## WHAT YOU WILL DO
Report every line of the material that contains the string "instances", copying each such line in full.

(Stored data entries)
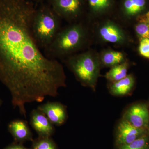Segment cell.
I'll use <instances>...</instances> for the list:
<instances>
[{
  "label": "cell",
  "mask_w": 149,
  "mask_h": 149,
  "mask_svg": "<svg viewBox=\"0 0 149 149\" xmlns=\"http://www.w3.org/2000/svg\"><path fill=\"white\" fill-rule=\"evenodd\" d=\"M36 10L28 0H0V81L24 118L26 104L56 97L66 87L62 65L44 55L33 36Z\"/></svg>",
  "instance_id": "1"
},
{
  "label": "cell",
  "mask_w": 149,
  "mask_h": 149,
  "mask_svg": "<svg viewBox=\"0 0 149 149\" xmlns=\"http://www.w3.org/2000/svg\"><path fill=\"white\" fill-rule=\"evenodd\" d=\"M89 36L88 29L82 23L75 22L65 27L45 49L48 57L56 59L73 55L86 46Z\"/></svg>",
  "instance_id": "2"
},
{
  "label": "cell",
  "mask_w": 149,
  "mask_h": 149,
  "mask_svg": "<svg viewBox=\"0 0 149 149\" xmlns=\"http://www.w3.org/2000/svg\"><path fill=\"white\" fill-rule=\"evenodd\" d=\"M65 63L81 85L96 91L102 68L99 54L88 50L67 58Z\"/></svg>",
  "instance_id": "3"
},
{
  "label": "cell",
  "mask_w": 149,
  "mask_h": 149,
  "mask_svg": "<svg viewBox=\"0 0 149 149\" xmlns=\"http://www.w3.org/2000/svg\"><path fill=\"white\" fill-rule=\"evenodd\" d=\"M60 17L52 9L43 7L36 10L32 22V34L37 45L46 49L60 28Z\"/></svg>",
  "instance_id": "4"
},
{
  "label": "cell",
  "mask_w": 149,
  "mask_h": 149,
  "mask_svg": "<svg viewBox=\"0 0 149 149\" xmlns=\"http://www.w3.org/2000/svg\"><path fill=\"white\" fill-rule=\"evenodd\" d=\"M97 33L100 40L104 42L123 45L128 41V36L125 30L111 20L101 22L98 26Z\"/></svg>",
  "instance_id": "5"
},
{
  "label": "cell",
  "mask_w": 149,
  "mask_h": 149,
  "mask_svg": "<svg viewBox=\"0 0 149 149\" xmlns=\"http://www.w3.org/2000/svg\"><path fill=\"white\" fill-rule=\"evenodd\" d=\"M149 133V130L136 128L122 118L116 127L115 145L117 147L130 144Z\"/></svg>",
  "instance_id": "6"
},
{
  "label": "cell",
  "mask_w": 149,
  "mask_h": 149,
  "mask_svg": "<svg viewBox=\"0 0 149 149\" xmlns=\"http://www.w3.org/2000/svg\"><path fill=\"white\" fill-rule=\"evenodd\" d=\"M122 118L136 128L149 130V109L146 104L131 105L125 110Z\"/></svg>",
  "instance_id": "7"
},
{
  "label": "cell",
  "mask_w": 149,
  "mask_h": 149,
  "mask_svg": "<svg viewBox=\"0 0 149 149\" xmlns=\"http://www.w3.org/2000/svg\"><path fill=\"white\" fill-rule=\"evenodd\" d=\"M82 0H52V9L60 18L73 21L80 17L83 8Z\"/></svg>",
  "instance_id": "8"
},
{
  "label": "cell",
  "mask_w": 149,
  "mask_h": 149,
  "mask_svg": "<svg viewBox=\"0 0 149 149\" xmlns=\"http://www.w3.org/2000/svg\"><path fill=\"white\" fill-rule=\"evenodd\" d=\"M37 109L45 115L54 125L60 126L66 122L68 117L67 107L58 102H48L40 105Z\"/></svg>",
  "instance_id": "9"
},
{
  "label": "cell",
  "mask_w": 149,
  "mask_h": 149,
  "mask_svg": "<svg viewBox=\"0 0 149 149\" xmlns=\"http://www.w3.org/2000/svg\"><path fill=\"white\" fill-rule=\"evenodd\" d=\"M30 124L38 137H52L55 132L54 125L45 115L37 109L30 113Z\"/></svg>",
  "instance_id": "10"
},
{
  "label": "cell",
  "mask_w": 149,
  "mask_h": 149,
  "mask_svg": "<svg viewBox=\"0 0 149 149\" xmlns=\"http://www.w3.org/2000/svg\"><path fill=\"white\" fill-rule=\"evenodd\" d=\"M8 129L14 141L24 143L33 140V134L29 128L28 122L25 120L15 119L9 123Z\"/></svg>",
  "instance_id": "11"
},
{
  "label": "cell",
  "mask_w": 149,
  "mask_h": 149,
  "mask_svg": "<svg viewBox=\"0 0 149 149\" xmlns=\"http://www.w3.org/2000/svg\"><path fill=\"white\" fill-rule=\"evenodd\" d=\"M135 80L133 74H127L126 77L114 83H110L109 87V93L116 97L128 95L133 91Z\"/></svg>",
  "instance_id": "12"
},
{
  "label": "cell",
  "mask_w": 149,
  "mask_h": 149,
  "mask_svg": "<svg viewBox=\"0 0 149 149\" xmlns=\"http://www.w3.org/2000/svg\"><path fill=\"white\" fill-rule=\"evenodd\" d=\"M99 56L102 67L111 68L126 61L123 53L113 50H104L99 54Z\"/></svg>",
  "instance_id": "13"
},
{
  "label": "cell",
  "mask_w": 149,
  "mask_h": 149,
  "mask_svg": "<svg viewBox=\"0 0 149 149\" xmlns=\"http://www.w3.org/2000/svg\"><path fill=\"white\" fill-rule=\"evenodd\" d=\"M146 3V0H124L122 10L124 17L130 18L138 15L143 10Z\"/></svg>",
  "instance_id": "14"
},
{
  "label": "cell",
  "mask_w": 149,
  "mask_h": 149,
  "mask_svg": "<svg viewBox=\"0 0 149 149\" xmlns=\"http://www.w3.org/2000/svg\"><path fill=\"white\" fill-rule=\"evenodd\" d=\"M129 66V63L126 60L122 63L111 68L109 71L106 73L104 77L110 83L121 80L128 74Z\"/></svg>",
  "instance_id": "15"
},
{
  "label": "cell",
  "mask_w": 149,
  "mask_h": 149,
  "mask_svg": "<svg viewBox=\"0 0 149 149\" xmlns=\"http://www.w3.org/2000/svg\"><path fill=\"white\" fill-rule=\"evenodd\" d=\"M88 2L92 13L96 15L105 13L112 4V0H88Z\"/></svg>",
  "instance_id": "16"
},
{
  "label": "cell",
  "mask_w": 149,
  "mask_h": 149,
  "mask_svg": "<svg viewBox=\"0 0 149 149\" xmlns=\"http://www.w3.org/2000/svg\"><path fill=\"white\" fill-rule=\"evenodd\" d=\"M30 149H58L52 137H38L33 139Z\"/></svg>",
  "instance_id": "17"
},
{
  "label": "cell",
  "mask_w": 149,
  "mask_h": 149,
  "mask_svg": "<svg viewBox=\"0 0 149 149\" xmlns=\"http://www.w3.org/2000/svg\"><path fill=\"white\" fill-rule=\"evenodd\" d=\"M116 148V149H149V133L130 144Z\"/></svg>",
  "instance_id": "18"
},
{
  "label": "cell",
  "mask_w": 149,
  "mask_h": 149,
  "mask_svg": "<svg viewBox=\"0 0 149 149\" xmlns=\"http://www.w3.org/2000/svg\"><path fill=\"white\" fill-rule=\"evenodd\" d=\"M136 34L141 39H149V24L144 22H139L135 26Z\"/></svg>",
  "instance_id": "19"
},
{
  "label": "cell",
  "mask_w": 149,
  "mask_h": 149,
  "mask_svg": "<svg viewBox=\"0 0 149 149\" xmlns=\"http://www.w3.org/2000/svg\"><path fill=\"white\" fill-rule=\"evenodd\" d=\"M139 52L141 55L149 59V39H141L139 45Z\"/></svg>",
  "instance_id": "20"
},
{
  "label": "cell",
  "mask_w": 149,
  "mask_h": 149,
  "mask_svg": "<svg viewBox=\"0 0 149 149\" xmlns=\"http://www.w3.org/2000/svg\"><path fill=\"white\" fill-rule=\"evenodd\" d=\"M3 149H30L24 146L23 143L14 141L13 143L5 147Z\"/></svg>",
  "instance_id": "21"
},
{
  "label": "cell",
  "mask_w": 149,
  "mask_h": 149,
  "mask_svg": "<svg viewBox=\"0 0 149 149\" xmlns=\"http://www.w3.org/2000/svg\"><path fill=\"white\" fill-rule=\"evenodd\" d=\"M137 20L139 22H144L149 24V11L146 13L138 16L137 17Z\"/></svg>",
  "instance_id": "22"
},
{
  "label": "cell",
  "mask_w": 149,
  "mask_h": 149,
  "mask_svg": "<svg viewBox=\"0 0 149 149\" xmlns=\"http://www.w3.org/2000/svg\"><path fill=\"white\" fill-rule=\"evenodd\" d=\"M2 104V101L0 99V107L1 106Z\"/></svg>",
  "instance_id": "23"
},
{
  "label": "cell",
  "mask_w": 149,
  "mask_h": 149,
  "mask_svg": "<svg viewBox=\"0 0 149 149\" xmlns=\"http://www.w3.org/2000/svg\"></svg>",
  "instance_id": "24"
}]
</instances>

## RESPONSE TO THIS TASK
I'll use <instances>...</instances> for the list:
<instances>
</instances>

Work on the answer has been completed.